В десять часов двадцать минут, то есть спустя двадцать минут черепашьего продвижения вместе с толпой, Вех стоял уже во главе этой толпы, прямо на остановке, и готовился сесть на ближайший рельсобус. Дальнейшие страдания ему запомнились надолго. Не успел он подняться в вагончик, как сзади его тут же стали подпирать боявшиеся опоздать люди. Донеслись бранные слова. Об элитных местах – сиденьях – и думать было бесполезно: их заняли в первые же секунды.
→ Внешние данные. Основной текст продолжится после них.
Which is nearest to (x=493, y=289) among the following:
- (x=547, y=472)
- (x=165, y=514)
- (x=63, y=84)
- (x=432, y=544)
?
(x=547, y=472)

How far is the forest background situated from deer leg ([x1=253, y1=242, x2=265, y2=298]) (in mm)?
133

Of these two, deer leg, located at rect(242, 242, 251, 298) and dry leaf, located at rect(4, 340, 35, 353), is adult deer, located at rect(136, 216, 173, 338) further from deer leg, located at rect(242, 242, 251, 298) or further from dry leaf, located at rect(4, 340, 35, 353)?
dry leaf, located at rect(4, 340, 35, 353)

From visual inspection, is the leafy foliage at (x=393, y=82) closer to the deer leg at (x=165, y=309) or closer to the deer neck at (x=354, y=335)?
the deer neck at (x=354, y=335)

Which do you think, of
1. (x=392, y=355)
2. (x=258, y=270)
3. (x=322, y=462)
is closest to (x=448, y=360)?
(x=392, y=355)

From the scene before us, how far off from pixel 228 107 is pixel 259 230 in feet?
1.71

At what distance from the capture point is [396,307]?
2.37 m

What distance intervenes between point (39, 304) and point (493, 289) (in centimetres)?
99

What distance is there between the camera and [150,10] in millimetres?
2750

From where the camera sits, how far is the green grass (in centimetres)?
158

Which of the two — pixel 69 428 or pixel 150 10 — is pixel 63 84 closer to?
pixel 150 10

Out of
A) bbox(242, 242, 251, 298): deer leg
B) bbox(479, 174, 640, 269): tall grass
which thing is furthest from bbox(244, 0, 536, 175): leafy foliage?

Вех оказался зажат женщиной с громоздкой стёганой курткой и лицом прилепился к запотевшему окну, но не потерпел такой наглости, раздвинул пространство руками и с боем сумел прорваться к месту получше, возле передних дверей, где на него не оказывалось столь серьёзного давления и где имелась возможность уловить частички холодного свежего воздуха.

Рельсобус долго не хотел отправляться в путь. Всему виной была наглая покрасневшая мужская рожа, которая стояла на улице и всем силами пыталась втиснуться в и без того переполненный вагончик. Когда двери начинали закрываться, он совал между ними руку или ногу. Срабатывал защитный механизм, и двери снова оставались открытыми.

– Дайте мне войти, нелюди! – ругался он, считая себя, по всей видимости, полностью правым в ситуации, им же порождённой.

«Нелюди» отвечали ему ругательствами; кто-то неаккуратными движениями пытался убрать его толстую руку от дверей. Терпение одного молодого человека, стоявшего напротив него и пытавшегося всё это время игнорировать наглеца, наконец лопнуло. Когда в очередной раз рука краснолицего оказалась в проёме, а двери, шипя, начали предпринимать очередную попытку закрыться, молодой человек схватил надоевшую руку, с её помощью решительно дёрнул толстяка на себя, поднял ногу и со всей силы прописал грязным ботинком ему промеж глаз. Дезориентированное тело попятилось назад, прямо на толпу людей, прикрывая область удара той самой рукой, за которую его схватил юнец, но люди разбежались от него, как от летящего метеорита, и мужик всем своим весом грохнулся на асфальт, покрытый толщей серой слякоти.